The following grades are produced:
- QS — super white paint grade (colour is the major criterion)
- J & J — pharmaceutical grade
- medium-grade coloured talc
- low-grade impure talc.
Recorded production from 1945 to 1999 totals 423 000 t. Production in 1999 was 8400 t.
Numerous small deposits have been worked in a 12 km long zone to the east of Gumeracha since 1901. The talc–albite bodies are irregular and discordant within Adelaidean metasediments of the Undalya Quartzite and Woolshed Flat Shale, having formed by metasomatic replacement of country rock in zones of shearing and brecciation.
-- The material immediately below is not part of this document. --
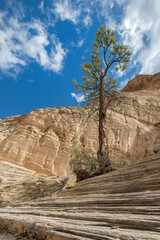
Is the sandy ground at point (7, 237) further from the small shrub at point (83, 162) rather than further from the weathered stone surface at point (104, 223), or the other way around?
the small shrub at point (83, 162)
The in situ ore comprises 60–85% talc and 5–30% albite, with brown iron oxide impurity above the watertable and pyrite below. Laboratory testing during the late 1970s showed the talc–albite mixture to be suitable for refractory and ceramic uses.
Recorded production totals ~180 000 t, mostly of second and third grade talc. The major producers were Chapman, Torrens, Dunstan and Steatite Hill deposits. The only deposits currently in production are Chapman (~2000 t/year) and Forreston (~10 t/year).
Small lodes of coarse, flaky talc have been worked for second and third grades 5 km east-southeast of Lyndoch. The deposits are hosted by quartzite and bi-mica schist of the Woolshed Flat Shale and, like the Gumeracha deposits, are associated with albite. The lodes occur in strongly folded or faulted zones.
By far the largest and most productive of the deposits was at Tweedie Gully, which produced a total of 15 400 t. The last production was 464 t by Commercial Minerals Ltd in 1992. The leases have subsequently been relinquished and the workings rehabilitated.
The Tumby Bay talc deposits lie within two parallel northeasterly trending lines of lode over an area of 5 km2, 14 km northwest of Tumby Bay. The talc formed in alteration zones within isoclinally folded Katunga Dolomite of the Palaeoproterozoic Hutchison Group. Eight individual lodes have been defined within the eastern line of workings and four in the western. Principal contaminants are quartz, jasper, dolomite, graphite and kaolin.
Mining was almost continuous from 1910 to 1956, then intermittently until 1980. The total recorded production is 12 000 t, of which >10 000 t came from the eastern lodes. There are no current leases. A difficulty for future development may be the large number of collapsing underground workings.
Small quantities of grey and green talc are mined for carving and ornamental purposes by Gemstone Corporation of Australia from a deposit hosted by Hutchison Group dolomite near Cowell.
Conor, C.H.H. and Olliver, J.G., 1983. A review of the Gumeracha talc deposits, Mount Lofty Ranges. Mineral Resources Review, South Australia, 152:61-78.
Johnson, P.D., 1984. Talc deposits near Tumby Bay. Mineral Resources Review, South Australia, 154:60-68.
McCallum, W.S., 1990. Mount Fitton talc deposits. In: Hughes, F.E. (Ed.), Geology of the mineral deposits of Australia and Papua New Guinea. Australasian Institute of Mining and Metallurgy. Monograph Series, 14:1155-1157.
Scott, D.C., 1979. Tweedie Gully lodes; Lyndoch talc deposits. Mineral Resources Review, South Australia, 146:20-28.
Valentine, J.T., 1989. Industrial and non-metallic minerals — operations in South Australia. South Australia. Department of Mines and Energy. Report Book, 89/74:138-144.